Quelques heures plus tard les pilotes du 3rd Wing de l’US Air Force ont de nouveau été obligé de prendre les airs en alerte car quatre échos radars venaient de pénétrer la même zone d’identification mais légèrement plus au nord. Et lorsqu’ils sont arrivés sur place les pilotes américains ont eu la surprise de se retrouver nez à nez avec les deux mêmes Tupolev Tu-95.
Mais particularité de cette seconde mission du jour : ils avaient été rejoints par des chasseurs Sukhoi Su-35. De la même manière cet avion n’est pas une nouveauté pour les pilotes de F-22A Raptor, on finit même par se demander s’il n’est pas le seul capable dans l’arsenal russe de venir flirter avec l’espace aérien américain. Là encore les équipages russes et américains n’ont eu de cesse de s’observer tant que la mission dura. Il est à signaler que durant ces deux missions d’intrusion dans la zone d’identification les avions russes sont demeurés transpondeur éteint.
Le contrôle aérien américain n’a par ailleurs signalé aucun autre écho à proximité, qui aurait été synonyme d’un avion ravitailleur en vol.

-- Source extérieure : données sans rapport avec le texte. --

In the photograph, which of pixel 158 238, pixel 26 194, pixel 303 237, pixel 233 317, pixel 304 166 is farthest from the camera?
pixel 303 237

Ce type de mission de la part de l’aviation stratégique russe commence à sérieusement agacer au Pentagone. Même si les généraux américains connaissent le professionnalisme et la réactivité des femmes et des hommes du 3rd Wing ils savent aussi qu’elles ne sont pas sans risque. D’un côté comme de l’autre un dérapage pourrait arriver, ce qui aurait des conséquences désastreuses. La question que beaucoup se posent actuellement à l’US Department of Defense est de savoir si réellement ces Tu-95 ne sont pas porteurs d’armes nucléaires comme l’annonce Moscou.
Sentiment de paranoïa ou excès de précautions ? La question demeure entière.

Photo © US Air Force.

Publicité

7 COMMENTAIRES

  1. Et la chasse russe intercepte les avions de l’OTAN aux abords de la Crimée ou de l’enclave de Kaliningrad.
    Tant qu’ils font tous mu-musent c’est pas bien grave mais un incident diplomatique est si vite arrivé

  2. J’ai eu l’occasion de voler ( quand j’étais sur ATL1 ), au milieu de la grande bleue, de concert avec un TU 95: énorme!
    Il se positionnait systématiquement face à nous pour empêcher les passes photos sur un de leur navire récent…Sacré souvenir…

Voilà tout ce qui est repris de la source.